Несколько машин останавливаются на углу Рудницкой и Мясницкой улиц рядом с большими мануфактурными магазинами, и тут же разносится весть о том, что Советы конфискуют товар.
— Ну вот, та же история, что была двадцать лет назад, — мрачно тянет Хацкель.
— Конечно, жизнь при них для нас не будет медом. — Шая смотрит мутными глазами вниз, на свою бороду лопаточкой.
По улице проходит с полдюжины русских в голубых фуражках. Шая обращает внимание на то, что затылки у них выбриты совсем не так, как подстригают в Вильне, под расческу. Кроме того, Шая замечает, что края шинелей у них загнуты внизу уголком, в то время как у простых красноармейцев шинели не обметаны и вообще не производят впечатления цельнокроеных. Русские в голубых фуражках подходят к солдатской очереди, стоящей у мануфактурного магазина, коротко что-то говорят паре солдат — и вся очередь распадается в одно мгновение. Красноармейцы, простоявшие долгие часы у магазина, уходят молча, опустив головы.
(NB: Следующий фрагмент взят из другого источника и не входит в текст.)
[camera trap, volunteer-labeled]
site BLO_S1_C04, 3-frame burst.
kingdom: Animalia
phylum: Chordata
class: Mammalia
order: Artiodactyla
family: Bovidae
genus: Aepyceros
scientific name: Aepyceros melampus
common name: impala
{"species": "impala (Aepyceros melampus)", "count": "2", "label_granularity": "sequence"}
За всю свою жизнь лавочник не видел и не слышал, чтобы двумя словами можно было разогнать такой большой строй солдат.
— Это энкаведешники, — шепчет Шая Хацкелю, и у обоих тяжелеет на сердце.
В те дни, той поздней осенью, я блуждал по городским паркам. Мне вдруг стали очень дороги широкие аллеи со старыми каштанами, где до войны часто слонялись польские студенты с толстыми палками, подстерегая еврейских прохожих.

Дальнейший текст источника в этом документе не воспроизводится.